Kristen Lepionka painted on my radar with a column she wrote for CrimeReads, about women protagonists in crime fiction – more to the point, about queer women. Woman PI’s and cops aren’t the novelty they were forty years back, when Grafton and Sara Paretsky debuted, and the hard-boiled was getting legs with Tami Hoag and Patsy Cornwell, but Lepionka had something bigger in her sights: an increasing presence of women of color, and the fact that a good number of them are no longer straight.
It’s been a while since Joseph Hansen premiered his Dave Brandstetter books, and back then it seemed like Hansen had staked a claim on barren ground. At least, not too many other people followed his lead. Little by little, though, the goalposts have moved. Something similar happened in the science fiction community. Ursula Le Guin, James Tiptree, and Anne McCaffrey blew a hole in the prevailing gender mythology, along with Chip Delany, and the whole Doc Savage/Tarzan heroic construct came tumbling down.

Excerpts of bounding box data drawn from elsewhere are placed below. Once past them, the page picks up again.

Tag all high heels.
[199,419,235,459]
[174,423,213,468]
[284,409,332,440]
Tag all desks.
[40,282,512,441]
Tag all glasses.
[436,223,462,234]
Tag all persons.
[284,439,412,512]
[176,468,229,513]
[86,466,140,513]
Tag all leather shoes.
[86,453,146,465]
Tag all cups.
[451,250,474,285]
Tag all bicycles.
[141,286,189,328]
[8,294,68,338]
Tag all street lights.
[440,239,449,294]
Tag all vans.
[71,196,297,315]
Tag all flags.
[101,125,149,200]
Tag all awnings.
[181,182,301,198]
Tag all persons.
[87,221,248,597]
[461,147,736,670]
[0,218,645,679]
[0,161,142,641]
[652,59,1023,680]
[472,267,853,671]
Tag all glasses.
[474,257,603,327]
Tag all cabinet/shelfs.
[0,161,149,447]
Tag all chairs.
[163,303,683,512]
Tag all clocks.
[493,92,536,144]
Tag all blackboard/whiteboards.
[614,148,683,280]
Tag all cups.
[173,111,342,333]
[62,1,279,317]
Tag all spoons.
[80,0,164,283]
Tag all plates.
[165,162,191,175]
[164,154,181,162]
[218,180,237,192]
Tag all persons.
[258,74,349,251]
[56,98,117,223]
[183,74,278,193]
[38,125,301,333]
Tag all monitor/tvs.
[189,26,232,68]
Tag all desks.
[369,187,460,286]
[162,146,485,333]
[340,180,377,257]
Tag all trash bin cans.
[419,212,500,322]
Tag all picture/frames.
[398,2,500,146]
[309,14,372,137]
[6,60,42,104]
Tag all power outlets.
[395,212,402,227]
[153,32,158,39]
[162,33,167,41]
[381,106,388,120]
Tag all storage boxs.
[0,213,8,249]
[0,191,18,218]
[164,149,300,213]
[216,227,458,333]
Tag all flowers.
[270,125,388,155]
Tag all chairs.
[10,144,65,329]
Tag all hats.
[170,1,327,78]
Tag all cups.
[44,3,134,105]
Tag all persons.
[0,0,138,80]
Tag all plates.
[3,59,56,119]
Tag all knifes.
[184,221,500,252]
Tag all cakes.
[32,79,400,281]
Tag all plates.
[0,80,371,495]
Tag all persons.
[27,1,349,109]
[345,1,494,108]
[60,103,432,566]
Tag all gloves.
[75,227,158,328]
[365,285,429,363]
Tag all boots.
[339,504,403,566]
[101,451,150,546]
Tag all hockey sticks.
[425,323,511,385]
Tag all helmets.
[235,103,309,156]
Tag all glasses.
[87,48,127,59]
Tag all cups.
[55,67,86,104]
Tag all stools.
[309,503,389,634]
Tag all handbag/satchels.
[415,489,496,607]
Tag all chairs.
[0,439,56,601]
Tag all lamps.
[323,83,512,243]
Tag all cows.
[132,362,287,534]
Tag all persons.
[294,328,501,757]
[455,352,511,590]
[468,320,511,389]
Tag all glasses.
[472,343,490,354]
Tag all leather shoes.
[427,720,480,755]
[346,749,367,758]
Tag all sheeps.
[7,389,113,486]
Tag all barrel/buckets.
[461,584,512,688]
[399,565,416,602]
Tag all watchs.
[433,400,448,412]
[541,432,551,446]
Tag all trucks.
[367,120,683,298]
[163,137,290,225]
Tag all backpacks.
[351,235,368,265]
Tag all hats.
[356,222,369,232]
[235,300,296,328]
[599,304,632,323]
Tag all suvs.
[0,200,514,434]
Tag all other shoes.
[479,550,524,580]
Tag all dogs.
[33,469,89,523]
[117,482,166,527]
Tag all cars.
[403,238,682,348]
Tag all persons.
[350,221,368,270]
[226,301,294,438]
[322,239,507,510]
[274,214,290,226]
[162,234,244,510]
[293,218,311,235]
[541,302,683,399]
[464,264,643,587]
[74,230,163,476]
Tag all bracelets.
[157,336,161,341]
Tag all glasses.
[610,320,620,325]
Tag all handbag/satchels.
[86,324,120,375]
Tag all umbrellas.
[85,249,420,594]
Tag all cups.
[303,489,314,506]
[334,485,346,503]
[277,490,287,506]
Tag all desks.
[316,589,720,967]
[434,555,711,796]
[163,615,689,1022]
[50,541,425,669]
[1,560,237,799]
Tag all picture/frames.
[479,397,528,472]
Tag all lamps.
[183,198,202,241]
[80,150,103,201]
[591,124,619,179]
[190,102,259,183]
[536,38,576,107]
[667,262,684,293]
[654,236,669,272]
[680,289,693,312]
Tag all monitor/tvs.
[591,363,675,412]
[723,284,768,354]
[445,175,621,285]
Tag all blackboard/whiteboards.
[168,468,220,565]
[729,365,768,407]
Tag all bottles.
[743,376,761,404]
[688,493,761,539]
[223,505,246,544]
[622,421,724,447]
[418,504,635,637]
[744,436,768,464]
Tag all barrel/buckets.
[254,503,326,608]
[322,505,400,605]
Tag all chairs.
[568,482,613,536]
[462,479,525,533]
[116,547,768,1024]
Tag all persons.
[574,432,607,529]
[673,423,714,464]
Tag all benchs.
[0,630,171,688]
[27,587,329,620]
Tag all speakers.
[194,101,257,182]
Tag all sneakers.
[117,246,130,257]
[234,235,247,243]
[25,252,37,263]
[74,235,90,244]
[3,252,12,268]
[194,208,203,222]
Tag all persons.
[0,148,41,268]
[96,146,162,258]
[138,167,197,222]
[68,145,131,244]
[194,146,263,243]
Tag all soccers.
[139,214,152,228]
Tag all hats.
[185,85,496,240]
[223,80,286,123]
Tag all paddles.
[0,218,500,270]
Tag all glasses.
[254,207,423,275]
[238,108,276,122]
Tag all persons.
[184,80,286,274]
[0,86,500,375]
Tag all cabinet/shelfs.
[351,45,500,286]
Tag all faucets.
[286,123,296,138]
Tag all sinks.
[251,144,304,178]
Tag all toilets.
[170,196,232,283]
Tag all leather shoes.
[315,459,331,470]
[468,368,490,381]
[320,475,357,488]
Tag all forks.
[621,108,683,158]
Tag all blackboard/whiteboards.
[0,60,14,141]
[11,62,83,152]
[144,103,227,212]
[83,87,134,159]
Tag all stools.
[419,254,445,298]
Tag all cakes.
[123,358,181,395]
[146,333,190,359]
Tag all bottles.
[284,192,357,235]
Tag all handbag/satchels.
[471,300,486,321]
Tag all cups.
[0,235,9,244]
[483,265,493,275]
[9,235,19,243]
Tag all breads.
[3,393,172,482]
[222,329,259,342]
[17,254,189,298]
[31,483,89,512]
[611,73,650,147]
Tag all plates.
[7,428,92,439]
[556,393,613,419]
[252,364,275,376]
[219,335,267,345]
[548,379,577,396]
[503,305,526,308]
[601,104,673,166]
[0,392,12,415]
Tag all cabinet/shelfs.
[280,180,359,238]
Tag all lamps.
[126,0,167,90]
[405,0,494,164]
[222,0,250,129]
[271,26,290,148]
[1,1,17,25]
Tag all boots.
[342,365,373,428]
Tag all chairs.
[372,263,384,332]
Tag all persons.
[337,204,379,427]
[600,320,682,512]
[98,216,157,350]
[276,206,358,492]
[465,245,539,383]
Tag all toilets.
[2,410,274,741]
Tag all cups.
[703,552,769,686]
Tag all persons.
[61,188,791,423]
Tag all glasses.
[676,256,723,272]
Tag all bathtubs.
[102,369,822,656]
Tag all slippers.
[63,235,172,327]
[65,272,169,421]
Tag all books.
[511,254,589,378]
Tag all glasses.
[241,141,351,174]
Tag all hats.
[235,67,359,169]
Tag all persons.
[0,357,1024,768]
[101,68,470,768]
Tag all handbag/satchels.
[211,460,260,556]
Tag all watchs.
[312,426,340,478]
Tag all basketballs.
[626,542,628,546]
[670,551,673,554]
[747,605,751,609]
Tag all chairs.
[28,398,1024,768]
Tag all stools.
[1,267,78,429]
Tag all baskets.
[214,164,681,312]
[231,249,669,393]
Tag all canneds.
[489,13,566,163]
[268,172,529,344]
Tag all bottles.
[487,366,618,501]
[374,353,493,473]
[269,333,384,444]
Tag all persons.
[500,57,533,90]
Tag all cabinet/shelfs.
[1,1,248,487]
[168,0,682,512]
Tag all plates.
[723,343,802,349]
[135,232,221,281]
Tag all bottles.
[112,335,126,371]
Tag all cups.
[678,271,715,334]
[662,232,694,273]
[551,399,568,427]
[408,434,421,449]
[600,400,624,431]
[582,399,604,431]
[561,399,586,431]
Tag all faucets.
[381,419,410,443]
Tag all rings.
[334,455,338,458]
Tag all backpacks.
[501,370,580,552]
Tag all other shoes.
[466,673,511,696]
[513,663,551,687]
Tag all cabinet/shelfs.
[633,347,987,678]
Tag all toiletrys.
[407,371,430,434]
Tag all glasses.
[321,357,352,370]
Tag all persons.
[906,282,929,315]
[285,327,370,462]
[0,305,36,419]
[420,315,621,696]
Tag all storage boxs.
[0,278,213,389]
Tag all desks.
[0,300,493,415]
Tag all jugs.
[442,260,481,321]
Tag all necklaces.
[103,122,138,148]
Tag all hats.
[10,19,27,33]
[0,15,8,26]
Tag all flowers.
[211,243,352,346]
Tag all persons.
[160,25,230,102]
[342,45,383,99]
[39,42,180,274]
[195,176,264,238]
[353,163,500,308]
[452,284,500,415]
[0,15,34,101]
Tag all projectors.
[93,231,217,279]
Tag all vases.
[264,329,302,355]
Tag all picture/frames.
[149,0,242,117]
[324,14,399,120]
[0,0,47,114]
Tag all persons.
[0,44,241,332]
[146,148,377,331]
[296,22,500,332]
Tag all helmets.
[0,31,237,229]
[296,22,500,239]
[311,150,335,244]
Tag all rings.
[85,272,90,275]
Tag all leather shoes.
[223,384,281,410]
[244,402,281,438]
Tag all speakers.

This, naturally, led me to start reading Kristen Lepionka’s own mysteries. The Last Place You Look came out in 2017, What You Want to See a year later, The Stories You Tell the year after that, and Once You Go This Far in 2020. Cozy, they ain’t. They’re tough, and tough-minded. Roxane Weary, a dead cop’s daughter, has a private license and a buttload of attitude. She’s in fact something of a trainwreck. Her issues aren’t incidental, either. The stories are as much about how she navigates the world as they are about the cases she pursues. The tangles are both personal and professional. And there’s a lot of sex.
You may think you’ve visited this side of town before, but Roxane makes it unnervingly intimate. Her anger and her self-awareness are equally claustrophobic. It’s a burden. But it gives her an edge. She don’t know quit; she just keeps coming. This isn’t your Travis McGee knight in tarnished armor convention, either. Roxane keeps pushing because she’s basically so pissed off at her own life, and the way things shake out for people, that she won’t take no for an answer.
I’m making her sound unsympathetic, which isn’t true at all. Her strength is her transparency, and Roxane’s voice invites confidences – even if you’re not sure exactly how confident you are in her, you’re still pulling for her. The plots are dense, but there’s also a very specific density to Roxane’s approach to the canvas, her family, her unresolved past, the fabric of her community, hanging by a thread. I might not be giving you the flavor. The books have a muscular rhythm, and the asides are snappy and acerbic. There’s an underlying tension between what Roxane hears and observes, and what’s left unspoken. There are laugh-out-loud moments, and scary ones, too. I simply find myself enormously charmed. I really like this girl.
This is, I guess, the key. That you can take a complicated person, a character that’s not generic, somebody who doesn’t always make the right choices, and who sometimes can’t even get out of her own way, and reveal her as authentic, but still make her the fulcrum of a credible mystery. Roxane’s a good detective, and she comes by it honestly. She seems real to me. She’s not a collection of tics, or a literary device. That's a departure.